Для ответа на этот вопрос нам следует немножко приподнять наш взгляд от сцен избиения и взглянуть на срединный план и на скопившийся там отряд рыцарей. Посмотрим также и на возведённые ввысь копья – очень характерная примета построения так называемых пикинеров в составе «терции» – известной боевой тактической единицы испанских войск. Подобное построение мы можем увидеть на картине Веласкеса «Сдача Бреды» или, например, на гравюре Маттеуса Мериана Старшего. Отсюда можно сделать вполне твёрдый вывод, очевидный для голландских современников Брейгеля, не раз и не два сталкивавшихся с отрядами испанских войск в своём городе: на полотне изображены солдаты самого правителя Римской империи Габсбургов.
Фрагмент картины Питера Брейгеля Старшего "Избиение младенцев". Фото: Royal Collection Trust, UK
Конечно, это решение художника не могло не вызвать негодования самого императора. Вероятно, поэтому Рудольф II принимает суверенное решение заменить младенцев, избиваемых солдатами, на животных и снедь. Испанский солдат, может быть, и способен на грабёж, но никак не на убийство детей.
Фрагмент картины Питера Брейгеля Старшего "Избиение младенцев". Фото: Royal Collection Trust, UK
Но вернёмся к мысли и образам самого Брейгеля.

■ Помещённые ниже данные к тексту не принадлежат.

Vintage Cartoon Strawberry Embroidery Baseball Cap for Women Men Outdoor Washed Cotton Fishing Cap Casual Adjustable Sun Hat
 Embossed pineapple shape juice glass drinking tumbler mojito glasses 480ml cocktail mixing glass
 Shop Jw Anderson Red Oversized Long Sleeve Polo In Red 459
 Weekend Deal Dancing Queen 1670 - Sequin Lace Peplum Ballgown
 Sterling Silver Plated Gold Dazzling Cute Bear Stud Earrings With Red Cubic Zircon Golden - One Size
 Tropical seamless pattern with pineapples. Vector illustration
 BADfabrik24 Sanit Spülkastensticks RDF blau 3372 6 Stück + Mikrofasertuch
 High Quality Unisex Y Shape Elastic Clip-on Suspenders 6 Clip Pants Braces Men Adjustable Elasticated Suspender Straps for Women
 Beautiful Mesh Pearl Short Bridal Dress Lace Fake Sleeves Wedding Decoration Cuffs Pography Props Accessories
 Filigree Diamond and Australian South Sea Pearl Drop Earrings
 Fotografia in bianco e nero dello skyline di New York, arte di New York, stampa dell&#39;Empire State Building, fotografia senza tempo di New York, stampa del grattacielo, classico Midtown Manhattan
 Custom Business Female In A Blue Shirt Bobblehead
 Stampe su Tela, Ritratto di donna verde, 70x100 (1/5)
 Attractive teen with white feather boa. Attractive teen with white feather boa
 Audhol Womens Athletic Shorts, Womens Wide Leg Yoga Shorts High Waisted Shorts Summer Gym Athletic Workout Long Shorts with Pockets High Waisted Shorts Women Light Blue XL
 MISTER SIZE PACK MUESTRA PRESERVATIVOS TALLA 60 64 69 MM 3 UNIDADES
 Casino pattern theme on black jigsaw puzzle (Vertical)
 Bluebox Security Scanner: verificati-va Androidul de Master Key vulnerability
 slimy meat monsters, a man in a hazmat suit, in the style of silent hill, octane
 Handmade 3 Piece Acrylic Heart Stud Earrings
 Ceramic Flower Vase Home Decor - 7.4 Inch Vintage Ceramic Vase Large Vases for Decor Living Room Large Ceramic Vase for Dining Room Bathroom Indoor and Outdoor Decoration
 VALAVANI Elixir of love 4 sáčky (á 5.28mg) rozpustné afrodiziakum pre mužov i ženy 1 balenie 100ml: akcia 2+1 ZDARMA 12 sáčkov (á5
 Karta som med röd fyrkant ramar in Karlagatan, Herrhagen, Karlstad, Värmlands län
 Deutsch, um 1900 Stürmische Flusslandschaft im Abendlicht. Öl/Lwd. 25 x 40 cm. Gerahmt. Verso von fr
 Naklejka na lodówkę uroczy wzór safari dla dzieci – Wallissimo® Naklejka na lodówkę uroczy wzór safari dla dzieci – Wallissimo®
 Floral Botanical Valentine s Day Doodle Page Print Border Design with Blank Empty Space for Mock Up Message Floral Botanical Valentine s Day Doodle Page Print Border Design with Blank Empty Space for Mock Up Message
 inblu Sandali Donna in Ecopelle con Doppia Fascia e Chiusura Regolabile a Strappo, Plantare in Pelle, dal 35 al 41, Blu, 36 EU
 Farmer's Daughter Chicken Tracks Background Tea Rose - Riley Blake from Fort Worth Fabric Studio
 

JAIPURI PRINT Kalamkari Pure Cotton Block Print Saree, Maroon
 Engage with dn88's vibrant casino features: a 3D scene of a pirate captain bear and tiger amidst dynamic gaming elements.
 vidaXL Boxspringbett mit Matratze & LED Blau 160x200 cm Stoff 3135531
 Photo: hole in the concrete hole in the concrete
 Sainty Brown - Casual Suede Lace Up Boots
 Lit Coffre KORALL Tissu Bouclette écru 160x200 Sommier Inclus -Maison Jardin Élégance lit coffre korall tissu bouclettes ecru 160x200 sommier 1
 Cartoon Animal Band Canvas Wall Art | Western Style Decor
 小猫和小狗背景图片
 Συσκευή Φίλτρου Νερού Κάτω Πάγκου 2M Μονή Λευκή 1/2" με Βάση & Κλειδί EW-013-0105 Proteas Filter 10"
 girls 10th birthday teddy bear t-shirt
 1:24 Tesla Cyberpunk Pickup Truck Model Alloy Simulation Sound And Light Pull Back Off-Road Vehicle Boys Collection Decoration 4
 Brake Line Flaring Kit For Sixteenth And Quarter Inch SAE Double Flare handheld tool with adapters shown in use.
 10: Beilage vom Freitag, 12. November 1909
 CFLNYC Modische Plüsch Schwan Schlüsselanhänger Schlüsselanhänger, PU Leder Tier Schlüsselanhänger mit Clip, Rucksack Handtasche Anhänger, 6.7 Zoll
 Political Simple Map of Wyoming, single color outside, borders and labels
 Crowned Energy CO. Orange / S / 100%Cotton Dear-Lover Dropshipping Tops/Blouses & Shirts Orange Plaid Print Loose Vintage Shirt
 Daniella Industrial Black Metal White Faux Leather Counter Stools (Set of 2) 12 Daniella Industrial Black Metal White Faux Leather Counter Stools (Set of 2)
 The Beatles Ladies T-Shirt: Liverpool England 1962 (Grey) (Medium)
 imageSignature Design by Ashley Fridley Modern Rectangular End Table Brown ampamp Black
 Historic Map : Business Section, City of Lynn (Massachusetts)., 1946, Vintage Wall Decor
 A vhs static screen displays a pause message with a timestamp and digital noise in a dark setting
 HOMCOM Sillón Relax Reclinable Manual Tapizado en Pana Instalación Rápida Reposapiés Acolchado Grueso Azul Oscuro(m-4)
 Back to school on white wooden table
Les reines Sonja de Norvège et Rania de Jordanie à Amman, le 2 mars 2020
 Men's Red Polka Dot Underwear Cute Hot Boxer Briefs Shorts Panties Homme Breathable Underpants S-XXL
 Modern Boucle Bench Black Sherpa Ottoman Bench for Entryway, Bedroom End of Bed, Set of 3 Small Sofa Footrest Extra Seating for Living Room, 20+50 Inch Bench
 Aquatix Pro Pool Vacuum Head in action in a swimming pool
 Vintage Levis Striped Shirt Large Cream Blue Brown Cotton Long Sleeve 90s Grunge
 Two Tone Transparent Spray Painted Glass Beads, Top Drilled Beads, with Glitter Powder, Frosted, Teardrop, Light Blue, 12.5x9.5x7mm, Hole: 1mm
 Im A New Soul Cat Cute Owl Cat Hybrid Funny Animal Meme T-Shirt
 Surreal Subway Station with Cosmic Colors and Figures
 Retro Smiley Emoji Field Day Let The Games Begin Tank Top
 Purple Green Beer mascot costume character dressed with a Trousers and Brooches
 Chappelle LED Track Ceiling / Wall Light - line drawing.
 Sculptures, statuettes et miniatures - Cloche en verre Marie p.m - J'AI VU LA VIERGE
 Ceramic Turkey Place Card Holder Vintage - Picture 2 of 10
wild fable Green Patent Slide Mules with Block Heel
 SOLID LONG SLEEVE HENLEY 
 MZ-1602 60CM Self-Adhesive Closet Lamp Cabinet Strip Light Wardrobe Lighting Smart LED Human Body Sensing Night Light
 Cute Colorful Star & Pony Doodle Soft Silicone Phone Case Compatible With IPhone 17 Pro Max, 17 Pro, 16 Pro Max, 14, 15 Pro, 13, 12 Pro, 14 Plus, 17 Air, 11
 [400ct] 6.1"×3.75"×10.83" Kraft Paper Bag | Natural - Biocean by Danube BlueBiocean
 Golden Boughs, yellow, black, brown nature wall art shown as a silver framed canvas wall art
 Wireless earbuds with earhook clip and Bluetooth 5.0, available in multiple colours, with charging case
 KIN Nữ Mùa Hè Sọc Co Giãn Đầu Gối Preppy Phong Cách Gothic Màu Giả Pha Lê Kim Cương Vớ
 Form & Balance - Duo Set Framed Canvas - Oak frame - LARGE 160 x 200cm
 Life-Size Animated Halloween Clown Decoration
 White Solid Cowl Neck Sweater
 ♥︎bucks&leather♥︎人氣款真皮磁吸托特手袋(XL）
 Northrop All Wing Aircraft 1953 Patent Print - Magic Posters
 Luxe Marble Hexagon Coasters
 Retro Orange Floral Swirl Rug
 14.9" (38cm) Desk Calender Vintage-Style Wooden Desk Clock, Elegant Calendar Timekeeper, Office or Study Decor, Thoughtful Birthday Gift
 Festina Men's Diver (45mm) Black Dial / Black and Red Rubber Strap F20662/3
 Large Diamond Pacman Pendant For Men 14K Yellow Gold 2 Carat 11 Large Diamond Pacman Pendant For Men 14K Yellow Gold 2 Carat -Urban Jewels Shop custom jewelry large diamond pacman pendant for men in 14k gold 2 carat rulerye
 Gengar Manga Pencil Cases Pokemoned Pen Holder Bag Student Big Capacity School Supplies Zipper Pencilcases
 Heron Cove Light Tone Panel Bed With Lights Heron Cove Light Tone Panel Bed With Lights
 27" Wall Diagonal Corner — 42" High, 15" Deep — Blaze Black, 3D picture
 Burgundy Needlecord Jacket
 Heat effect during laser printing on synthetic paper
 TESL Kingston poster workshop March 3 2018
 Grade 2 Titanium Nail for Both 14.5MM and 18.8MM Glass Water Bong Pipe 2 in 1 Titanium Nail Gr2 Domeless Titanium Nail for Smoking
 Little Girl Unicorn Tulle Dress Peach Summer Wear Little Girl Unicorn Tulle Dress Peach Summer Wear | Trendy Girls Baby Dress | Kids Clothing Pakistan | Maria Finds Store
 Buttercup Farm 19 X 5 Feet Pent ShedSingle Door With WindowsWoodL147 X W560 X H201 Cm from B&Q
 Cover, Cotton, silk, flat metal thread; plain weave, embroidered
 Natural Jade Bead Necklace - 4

Мы видим, как художник, строго следуя логике осады, организует пространство картины: у родителей, которые хотели бы спасти своих детей, просто нет никакого шанса – пути отхода перекрыты отрядом пикинеров. Таким образом, на переднем плане картины организуется как бы выделенная из прочего пространства сцена, на которой и происходит основное действие – избиение младенцев. Впрочем, солдаты не только отбирают детей у родителей, но и врываются в их дома. И некоторые жители нидерландского «Вифлеема» помогают им в этом деле: указывают направление, придерживают оружие, сторожат лошадей. Всё как и сотни лет назад: опасаясь за сохранность собственной шкуры, люди готовы трижды отречься от своих братьев.
Фрагмент картины Питера Брейгеля Старшего "Избиение младенцев". Фото: Royal Collection Trust, UK
Но не будем заканчивать на столь печальной ноте, а лучше повторим озвученный выше вывод. В своих полотнах Брейгель как бы перемножает между собой метафизическое и историческое пространство: евангельские события вдруг становятся страшно актуальными, насущными. В то же время и сама современность обретает сакральное звучание: на долю современников выпадает ровно та же участь, что некогда постигла их далёких предков: те же страдания и испытания, но и та же радость.
Фрагмент картины Питера Брейгеля Старшего "Избиение младенцев". Фото: Royal Collection Trust, UK
Философия Брейгеля – это не просто отвлечённая интерпретация его живописи, но принцип, организующий и подчиняющий себе самое пространство полотен. Пожалуй, вернее всего этот принцип можно было бы выразить словами Паскаля: «Иисус будет терпеть муку до скончания света. Всё это время не должно спать».